--- Material for the task Enclosed Below ---

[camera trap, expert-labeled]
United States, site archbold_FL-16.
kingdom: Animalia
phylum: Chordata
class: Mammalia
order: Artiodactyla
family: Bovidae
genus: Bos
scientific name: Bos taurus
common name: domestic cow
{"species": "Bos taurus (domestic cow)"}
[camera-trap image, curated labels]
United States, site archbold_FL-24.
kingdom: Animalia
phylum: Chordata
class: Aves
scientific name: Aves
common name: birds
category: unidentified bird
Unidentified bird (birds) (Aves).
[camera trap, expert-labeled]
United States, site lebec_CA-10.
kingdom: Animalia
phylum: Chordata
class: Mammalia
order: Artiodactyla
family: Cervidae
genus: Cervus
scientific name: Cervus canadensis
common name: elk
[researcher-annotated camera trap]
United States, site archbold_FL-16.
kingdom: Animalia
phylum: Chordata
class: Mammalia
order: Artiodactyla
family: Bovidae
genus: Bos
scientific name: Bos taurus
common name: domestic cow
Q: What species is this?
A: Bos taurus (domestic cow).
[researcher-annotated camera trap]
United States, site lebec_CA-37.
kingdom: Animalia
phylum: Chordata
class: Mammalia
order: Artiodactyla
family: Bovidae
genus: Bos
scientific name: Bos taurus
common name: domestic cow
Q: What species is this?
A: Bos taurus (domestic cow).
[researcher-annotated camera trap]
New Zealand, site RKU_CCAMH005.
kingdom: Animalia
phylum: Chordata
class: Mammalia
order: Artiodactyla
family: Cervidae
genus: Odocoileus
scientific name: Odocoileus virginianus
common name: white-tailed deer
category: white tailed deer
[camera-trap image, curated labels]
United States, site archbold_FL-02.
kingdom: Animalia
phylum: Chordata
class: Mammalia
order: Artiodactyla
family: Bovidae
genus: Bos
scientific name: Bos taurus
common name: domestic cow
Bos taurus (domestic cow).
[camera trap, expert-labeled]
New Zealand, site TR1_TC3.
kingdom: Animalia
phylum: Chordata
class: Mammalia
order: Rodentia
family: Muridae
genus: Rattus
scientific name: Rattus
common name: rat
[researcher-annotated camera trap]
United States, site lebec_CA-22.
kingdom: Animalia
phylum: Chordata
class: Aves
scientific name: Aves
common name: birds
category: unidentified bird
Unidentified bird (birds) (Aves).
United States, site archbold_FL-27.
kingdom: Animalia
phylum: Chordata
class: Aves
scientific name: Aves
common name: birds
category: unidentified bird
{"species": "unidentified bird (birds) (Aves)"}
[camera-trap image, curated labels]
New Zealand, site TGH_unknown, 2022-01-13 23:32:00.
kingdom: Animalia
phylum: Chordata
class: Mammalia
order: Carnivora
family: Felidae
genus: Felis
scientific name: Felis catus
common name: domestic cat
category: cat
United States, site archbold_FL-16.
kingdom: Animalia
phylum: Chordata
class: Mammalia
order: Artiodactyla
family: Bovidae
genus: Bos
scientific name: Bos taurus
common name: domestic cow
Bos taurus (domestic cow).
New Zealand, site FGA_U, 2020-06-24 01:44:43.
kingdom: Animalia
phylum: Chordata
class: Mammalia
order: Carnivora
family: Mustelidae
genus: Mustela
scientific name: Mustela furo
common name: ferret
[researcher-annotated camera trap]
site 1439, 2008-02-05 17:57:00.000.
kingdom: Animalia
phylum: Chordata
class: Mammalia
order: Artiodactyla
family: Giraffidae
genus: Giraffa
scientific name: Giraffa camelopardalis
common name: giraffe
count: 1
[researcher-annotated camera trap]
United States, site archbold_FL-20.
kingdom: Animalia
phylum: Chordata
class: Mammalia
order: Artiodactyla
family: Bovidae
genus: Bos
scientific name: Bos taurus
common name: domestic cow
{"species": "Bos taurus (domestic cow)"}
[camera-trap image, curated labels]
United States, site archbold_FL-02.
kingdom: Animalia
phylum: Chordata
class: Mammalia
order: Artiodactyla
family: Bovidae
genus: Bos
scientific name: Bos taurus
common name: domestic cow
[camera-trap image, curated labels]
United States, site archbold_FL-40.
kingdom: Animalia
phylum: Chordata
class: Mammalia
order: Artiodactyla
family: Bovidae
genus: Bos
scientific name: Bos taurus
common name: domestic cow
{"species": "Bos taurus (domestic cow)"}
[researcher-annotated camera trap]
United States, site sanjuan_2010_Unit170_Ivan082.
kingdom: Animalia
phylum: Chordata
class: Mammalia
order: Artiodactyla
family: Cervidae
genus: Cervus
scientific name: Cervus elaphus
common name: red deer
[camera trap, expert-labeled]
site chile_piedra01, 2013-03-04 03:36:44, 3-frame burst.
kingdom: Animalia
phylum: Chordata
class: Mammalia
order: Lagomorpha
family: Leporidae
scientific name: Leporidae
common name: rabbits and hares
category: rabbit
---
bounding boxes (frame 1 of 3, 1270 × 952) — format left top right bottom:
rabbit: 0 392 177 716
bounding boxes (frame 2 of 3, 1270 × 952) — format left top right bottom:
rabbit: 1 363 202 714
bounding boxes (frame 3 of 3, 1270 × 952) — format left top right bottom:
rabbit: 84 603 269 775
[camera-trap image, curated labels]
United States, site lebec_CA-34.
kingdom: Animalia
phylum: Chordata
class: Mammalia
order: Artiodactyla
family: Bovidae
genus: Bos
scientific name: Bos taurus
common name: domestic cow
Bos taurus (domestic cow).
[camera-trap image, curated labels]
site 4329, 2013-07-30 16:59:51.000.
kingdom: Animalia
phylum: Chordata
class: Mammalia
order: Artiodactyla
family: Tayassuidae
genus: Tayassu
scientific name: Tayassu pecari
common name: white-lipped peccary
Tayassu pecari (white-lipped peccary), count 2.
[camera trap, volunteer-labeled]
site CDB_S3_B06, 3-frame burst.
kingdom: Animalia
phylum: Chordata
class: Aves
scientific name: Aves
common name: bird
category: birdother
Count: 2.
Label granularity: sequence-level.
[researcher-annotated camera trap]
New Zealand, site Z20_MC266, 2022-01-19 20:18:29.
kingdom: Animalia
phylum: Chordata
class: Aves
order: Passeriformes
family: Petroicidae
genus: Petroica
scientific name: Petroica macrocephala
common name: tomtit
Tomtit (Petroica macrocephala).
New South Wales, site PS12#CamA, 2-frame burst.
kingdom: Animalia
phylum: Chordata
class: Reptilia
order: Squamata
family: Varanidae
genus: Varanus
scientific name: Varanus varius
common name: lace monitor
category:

--- End of Enclosed Material for the task ---

## Action item
All the records, as written, must be given again.

## Task response
[camera trap, expert-labeled]
United States, site archbold_FL-16.
kingdom: Animalia
phylum: Chordata
class: Mammalia
order: Artiodactyla
family: Bovidae
genus: Bos
scientific name: Bos taurus
common name: domestic cow
{"species": "Bos taurus (domestic cow)"}
[camera-trap image, curated labels]
United States, site archbold_FL-24.
kingdom: Animalia
phylum: Chordata
class: Aves
scientific name: Aves
common name: birds
category: unidentified bird
Unidentified bird (birds) (Aves).
[camera trap, expert-labeled]
United States, site lebec_CA-10.
kingdom: Animalia
phylum: Chordata
class: Mammalia
order: Artiodactyla
family: Cervidae
genus: Cervus
scientific name: Cervus canadensis
common name: elk
[researcher-annotated camera trap]
United States, site archbold_FL-16.
kingdom: Animalia
phylum: Chordata
class: Mammalia
order: Artiodactyla
family: Bovidae
genus: Bos
scientific name: Bos taurus
common name: domestic cow
Q: What species is this?
A: Bos taurus (domestic cow).
[researcher-annotated camera trap]
United States, site lebec_CA-37.
kingdom: Animalia
phylum: Chordata
class: Mammalia
order: Artiodactyla
family: Bovidae
genus: Bos
scientific name: Bos taurus
common name: domestic cow
Q: What species is this?
A: Bos taurus (domestic cow).
[researcher-annotated camera trap]
New Zealand, site RKU_CCAMH005.
kingdom: Animalia
phylum: Chordata
class: Mammalia
order: Artiodactyla
family: Cervidae
genus: Odocoileus
scientific name: Odocoileus virginianus
common name: white-tailed deer
category: white tailed deer
[camera-trap image, curated labels]
United States, site archbold_FL-02.
kingdom: Animalia
phylum: Chordata
class: Mammalia
order: Artiodactyla
family: Bovidae
genus: Bos
scientific name: Bos taurus
common name: domestic cow
Bos taurus (domestic cow).
[camera trap, expert-labeled]
New Zealand, site TR1_TC3.
kingdom: Animalia
phylum: Chordata
class: Mammalia
order: Rodentia
family: Muridae
genus: Rattus
scientific name: Rattus
common name: rat
[researcher-annotated camera trap]
United States, site lebec_CA-22.
kingdom: Animalia
phylum: Chordata
class: Aves
scientific name: Aves
common name: birds
category: unidentified bird
Unidentified bird (birds) (Aves).
United States, site archbold_FL-27.
kingdom: Animalia
phylum: Chordata
class: Aves
scientific name: Aves
common name: birds
category: unidentified bird
{"species": "unidentified bird (birds) (Aves)"}
[camera-trap image, curated labels]
New Zealand, site TGH_unknown, 2022-01-13 23:32:00.
kingdom: Animalia
phylum: Chordata
class: Mammalia
order: Carnivora
family: Felidae
genus: Felis
scientific name: Felis catus
common name: domestic cat
category: cat
United States, site archbold_FL-16.
kingdom: Animalia
phylum: Chordata
class: Mammalia
order: Artiodactyla
family: Bovidae
genus: Bos
scientific name: Bos taurus
common name: domestic cow
Bos taurus (domestic cow).
New Zealand, site FGA_U, 2020-06-24 01:44:43.
kingdom: Animalia
phylum: Chordata
class: Mammalia
order: Carnivora
family: Mustelidae
genus: Mustela
scientific name: Mustela furo
common name: ferret
[researcher-annotated camera trap]
site 1439, 2008-02-05 17:57:00.000.
kingdom: Animalia
phylum: Chordata
class: Mammalia
order: Artiodactyla
family: Giraffidae
genus: Giraffa
scientific name: Giraffa camelopardalis
common name: giraffe
count: 1
[researcher-annotated camera trap]
United States, site archbold_FL-20.
kingdom: Animalia
phylum: Chordata
class: Mammalia
order: Artiodactyla
family: Bovidae
genus: Bos
scientific name: Bos taurus
common name: domestic cow
{"species": "Bos taurus (domestic cow)"}
[camera-trap image, curated labels]
United States, site archbold_FL-02.
kingdom: Animalia
phylum: Chordata
class: Mammalia
order: Artiodactyla
family: Bovidae
genus: Bos
scientific name: Bos taurus
common name: domestic cow
[camera-trap image, curated labels]
United States, site archbold_FL-40.
kingdom: Animalia
phylum: Chordata
class: Mammalia
order: Artiodactyla
family: Bovidae
genus: Bos
scientific name: Bos taurus
common name: domestic cow
{"species": "Bos taurus (domestic cow)"}
[researcher-annotated camera trap]
United States, site sanjuan_2010_Unit170_Ivan082.
kingdom: Animalia
phylum: Chordata
class: Mammalia
order: Artiodactyla
family: Cervidae
genus: Cervus
scientific name: Cervus elaphus
common name: red deer
[camera trap, expert-labeled]
site chile_piedra01, 2013-03-04 03:36:44, 3-frame burst.
kingdom: Animalia
phylum: Chordata
class: Mammalia
order: Lagomorpha
family: Leporidae
scientific name: Leporidae
common name: rabbits and hares
category: rabbit
---
bounding boxes (frame 1 of 3, 1270 × 952) — format left top right bottom:
rabbit: 0 392 177 716
bounding boxes (frame 2 of 3, 1270 × 952) — format left top right bottom:
rabbit: 1 363 202 714
bounding boxes (frame 3 of 3, 1270 × 952) — format left top right bottom:
rabbit: 84 603 269 775
[camera-trap image, curated labels]
United States, site lebec_CA-34.
kingdom: Animalia
phylum: Chordata
class: Mammalia
order: Artiodactyla
family: Bovidae
genus: Bos
scientific name: Bos taurus
common name: domestic cow
Bos taurus (domestic cow).
[camera-trap image, curated labels]
site 4329, 2013-07-30 16:59:51.000.
kingdom: Animalia
phylum: Chordata
class: Mammalia
order: Artiodactyla
family: Tayassuidae
genus: Tayassu
scientific name: Tayassu pecari
common name: white-lipped peccary
Tayassu pecari (white-lipped peccary), count 2.
[camera trap, volunteer-labeled]
site CDB_S3_B06, 3-frame burst.
kingdom: Animalia
phylum: Chordata
class: Aves
scientific name: Aves
common name: bird
category: birdother
Count: 2.
Label granularity: sequence-level.
[researcher-annotated camera trap]
New Zealand, site Z20_MC266, 2022-01-19 20:18:29.
kingdom: Animalia
phylum: Chordata
class: Aves
order: Passeriformes
family: Petroicidae
genus: Petroica
scientific name: Petroica macrocephala
common name: tomtit
Tomtit (Petroica macrocephala).
New South Wales, site PS12#CamA, 2-frame burst.
kingdom: Animalia
phylum: Chordata
class: Reptilia
order: Squamata
family: Varanidae
genus: Varanus
scientific name: Varanus varius
common name: lace monitor
category:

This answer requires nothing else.